§ **Work instruction A**:
In the palliative medicine text, what age is given for Mr W?
§ **Work instruction B**:
Transcribe the stretch of the palliative medicine text from "One might expect" through "support each other.".

§ **Selected text**:
“When we walk to the edge of all the light …”
Sinéad Donnelly
I am a palliative medicine doctor and recently I have returned to practice acute hospital medicine. As professionals serving others, doctors train to be aware of their human reactions to events, interactions and people. It is part of the discipline of being a doctor. From my years of experience I believe this is fundamental to good healing practice, resilience and growth. As Dr Tom Mulholland says in the article: “You have to live in the moment and practice mindfulness.” (North & South, September 2015, p. 62).
One might expect that Palliative medicine would be one of the principal areas for “compassion fatigue”. Yet it is also potentially a nurturing place for staff, aware of each other and kind to each other. Although compassion is called from us as doctors, nurses, chaplains and allied health staff, we also receive from each other. This mutuality sustains us. This does not automatically happen in a palliative care team, community or unit. It needs to be a conscious value of the team, attended to on a daily basis. We cannot be compassionate and kind to the patient if we are not kind to one another. A buoyancy of life is thus created which sustains us. In this space, although serving those who are dying and witnessing untold grief, we support each other.
Mr W (89) came to the Emergency Department during the night. The night registrar summarized the patient’s story – shortness of breath, attributing it to exacerbation of chronic obstructive airways disease. I met Mr W Saturday morning with Ella the registrar for that day. He was returning from the toilet, sitting now on the side of the bed and breathless. I was unsure how different this was from the time of his admission 6 hours before. I thought he had heart failure. We asked the nurse to give him frusemide. I thought the tracing of his heart (ECG) suggested ongoing damage to his heart. We continued on seeing other new patients.

§ **Supplied records**:
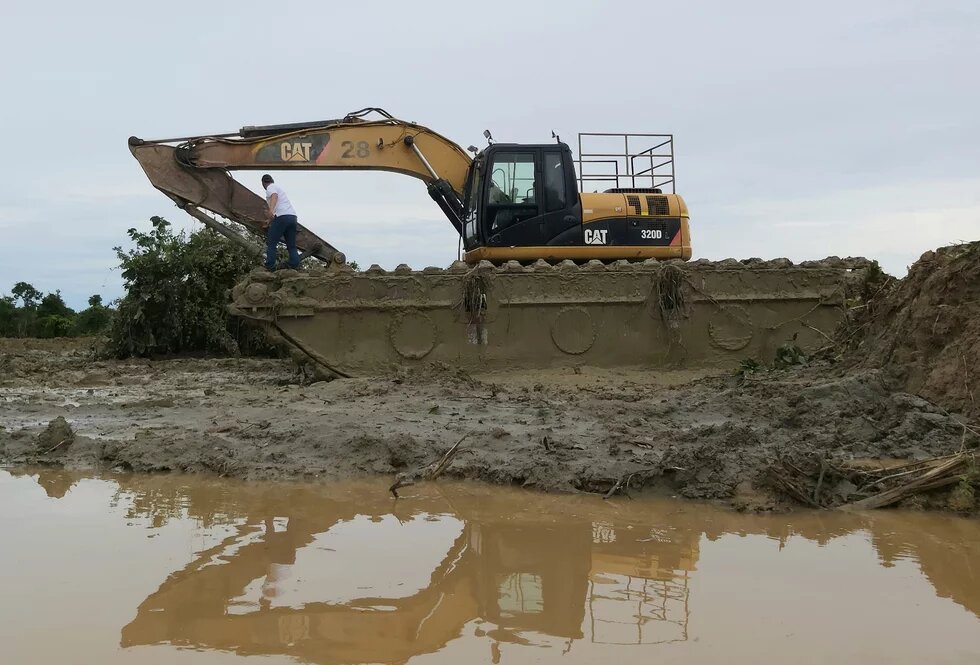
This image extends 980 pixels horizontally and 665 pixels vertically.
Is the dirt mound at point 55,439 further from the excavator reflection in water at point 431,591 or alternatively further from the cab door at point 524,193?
the cab door at point 524,193

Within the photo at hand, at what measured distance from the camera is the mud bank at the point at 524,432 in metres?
4.81

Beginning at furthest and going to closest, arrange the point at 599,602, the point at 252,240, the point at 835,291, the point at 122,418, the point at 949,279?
the point at 252,240, the point at 835,291, the point at 122,418, the point at 949,279, the point at 599,602

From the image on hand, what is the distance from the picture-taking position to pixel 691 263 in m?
10.5

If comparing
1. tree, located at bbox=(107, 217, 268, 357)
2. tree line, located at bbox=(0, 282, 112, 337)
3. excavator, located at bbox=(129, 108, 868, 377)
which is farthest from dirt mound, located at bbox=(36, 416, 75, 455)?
tree line, located at bbox=(0, 282, 112, 337)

§ **Response A**:
He is 89.

§ **Response B**:
One might expect that Palliative medicine would be one of the principal areas for “compassion fatigue”. Yet it is also potentially a nurturing place for staff, aware of each other and kind to each other. Although compassion is called from us as doctors, nurses, chaplains and allied health staff, we also receive from each other. This mutuality sustains us. This does not automatically happen in a palliative care team, community or unit. It needs to be a conscious value of the team, attended to on a daily basis. We cannot be compassionate and kind to the patient if we are not kind to one another. A buoyancy of life is thus created which sustains us. In this space, although serving those who are dying and witnessing untold grief, we support each other.